Traditional deep learning methods often require technical expertise and may involve a lengthy trial-and-error process in order to generate a good model [35] which might need significant computational resources depending on the size of the dataset and the particularities of the ML architecture that is being leveraged. AutoML seeks to alleviate this developmental burden by automating the ML pipeline [25], allowing novice users to create useful machine learning models [23]. Automation can be applied to any number of processes within the ML pipeline, including data preparation, feature engineering, model generation, and model evaluation [8,17]. The code used in this study has been made publicly available on GitHub [36].

The goal of this study was to test AutoML tools by benchmarking their performance on various object detection datasets. We have evaluated these AutoML tools “as is,” and are not comparing differences in the data pre-processing state, or feature engineering capabilities, etc. Since there can be substantial differences in terms of configurability for each AutoML framework, we try to make as few changes to the default or standard configurations as possible.

In our study, we presumed that the creators of each tool had meticulously selected the most effective hyperparameters to maximize their tool’s functionality. We chose not to alter these settings, believing that the preset configurations were already fine-tuned for optimal results. Our evaluation was conducted using each tool in its unmodified, default form, reflecting the typical usage scenario for users who may not have extensive knowledge in machine learning. This method allowed us to gain insightful information about the performance of each tool under standard conditions, which is particularly useful for individuals not well-versed in the complexities of algorithms or specific adjustment possibilities. Given that AutoML tools offer a wide array of customizable features, trying to uniformly align them using the same algorithms would be overly complex and often impractical.

3.1. Selected AutoML Frameworks

The number of automated machine learning frameworks available which are capable of performing object detection tasks is somewhat limited currently. For this project, there were a few considerations for selection. First, we wanted to use frameworks for which there was extensive documentation and support. The two proprietary frameworks (Google’s Vertex AI Vision and NVIDIA TAO) were clear choices for this project due to the considerable institutional backing that they receive. Secondly, we wanted to compare these proprietary options to an open-source option, in order to provide a kind of cost–benefit analysis for each framework. For this reason, we selected AutoGluon. Finally, we wanted frameworks that provided a fairly high degree of automation.
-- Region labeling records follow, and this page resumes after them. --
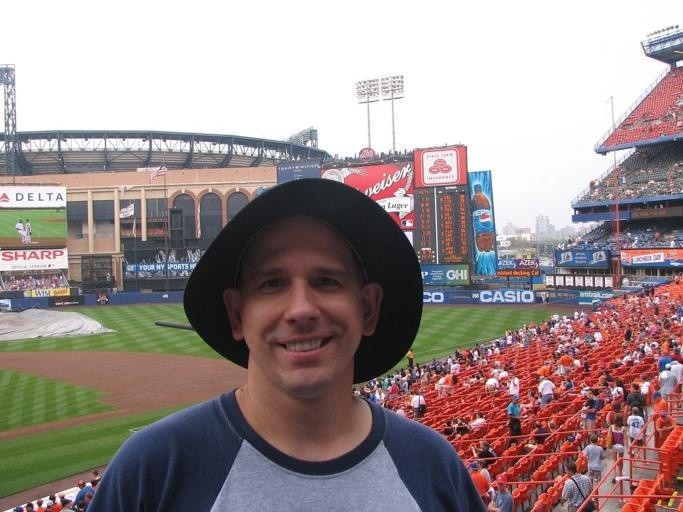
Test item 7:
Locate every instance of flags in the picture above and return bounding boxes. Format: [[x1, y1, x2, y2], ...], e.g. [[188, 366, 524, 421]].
[[150, 165, 169, 183]]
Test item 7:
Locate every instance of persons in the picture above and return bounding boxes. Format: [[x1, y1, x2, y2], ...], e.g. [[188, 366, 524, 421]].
[[665, 94, 683, 131], [575, 150, 683, 203], [2, 470, 101, 512], [352, 276, 682, 511], [1, 275, 68, 291], [82, 176, 485, 511], [557, 223, 683, 250], [16, 217, 34, 245]]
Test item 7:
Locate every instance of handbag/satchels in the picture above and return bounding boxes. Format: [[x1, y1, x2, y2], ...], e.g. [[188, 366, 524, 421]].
[[581, 496, 596, 512]]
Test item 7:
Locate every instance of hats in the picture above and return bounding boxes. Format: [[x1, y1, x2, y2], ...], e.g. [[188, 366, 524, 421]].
[[183, 178, 424, 385], [470, 460, 480, 470], [511, 394, 520, 402]]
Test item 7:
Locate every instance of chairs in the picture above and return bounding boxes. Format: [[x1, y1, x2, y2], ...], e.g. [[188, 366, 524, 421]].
[[379, 277, 683, 509], [567, 63, 682, 251], [0, 271, 70, 291]]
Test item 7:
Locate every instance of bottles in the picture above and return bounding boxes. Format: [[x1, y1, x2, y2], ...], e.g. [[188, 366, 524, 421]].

All the frameworks selected perform at least hyper-parameter optimization and an architecture search, which are particularly challenging aspects of the machine learning pipeline.

AutoML options like VEGA [37] and DetNAS [38] were considered, but excluded from the study since, in the case of the former, there were security concerns from the development group, and in the latter, the scope of its AutoML functionalities was too limited. Roboflow [39] was also considered, but since this is also a proprietary framework there were more enticing options from larger companies.

3.1.1. TAO (NVIDIA)

TAO (Train, Adapt, Optimize) by NVIDIA (version 5.2.0) is a free-to-use proprietary framework built on TensorFlow and Pytorch [40]. TAO offers over 100 model architectures across various computer vision tasks and utilizes transfer learning for improved model performance. To improve efficiency on edge devices and reduce the memory footprint [41], TAO also has the ability to prune a trained model before being deployed. For object detection, TAO utilizes the KITTI dataset format where each object instance is one line of a TXT file [42]. Each text file is named after the corresponding image.

3.1.2. AutoGluon

AutoGluon (version 0.6.2) [43] is a framework designed to automate machine learning on tabular, text, and image data, as well as perform time-series forecasting and multimodal prediction. AutoGluon has over 70 pre-trained models in its model zoo, all utilizing some type of neural network. AutoGluon allows for the manual configuration of hyperparameters like the learning rate, batch size, and model architecture, but can perform these tasks automatically as well with a user-specified strategy, like a random search, grid search, Bayesian optimization, or reinforcement learning. AutoGluon evaluates models with mAP, but allows the addition of custom metrics as well as those metrics which are already a part of the Scikit library. AutoGluon is a popular machine learning framework whose automated features are well described and benchmarked in non-object detection tasks. AutoGluon can utilize the COCO or VOC dataset format [9,44], and in our cases, we opted to use the VOC format. Like the KITTI format, each XML label file is named after the corresponding image and includes information on the instances of the class names and bounding boxes.

3.1.3. VertexAI (Google)

Google’s Vertex AI [45] is an AutoML platform designed for image, video, text, and tabular data, allowing users to train and deploy models through a unified API, client library, and web interface. Vertex AI utilizes AuPRC (Area under Precision–Recall Curve) as its main object detection evaluation metric, as well as log-loss, and a confusion matrix. However, this can be easily converted to mAP based on the number of classes it predicts. Vertex AI utilizes Bayesian optimization for hyperparameter tuning, but allows for user configuration of hyperparameters as well. Vertex AI has received a significant amount of attention in the ML community. Although Vertex AI includes extensive documentation on how to use its framework, much of the underlying implementation is hidden from the user. Nonetheless, with its extensive automated capabilities, this framework falls squarely within the scope of this project. For the dataset labels, VertexAI provides an easy-to-use but non-standard format.

3.2. Datasets

We selected datasets that are commonly used in other benchmarks and analyses. MS COCO is referenced and utilized extensively in the literature, and Pascal VOC is seen commonly in computer vision challenges. This also provides the benefit of having datasets which are well-organized, well-annotated, and overall high-quality. We also wanted datasets which could be manipulated to explore some of the challenges in object detection related to dataset size and class imbalance. For this reason, Open Images was a very good candidate for the study given its size and class-breadth. Furthermore, we curated our dataset to those images containing only single class instances. This makes object occlusion in the images less likely and provides an overall more manageable dataset. The curation of the datasets was done using the FiftyOne [46] toolset, by Voxel51.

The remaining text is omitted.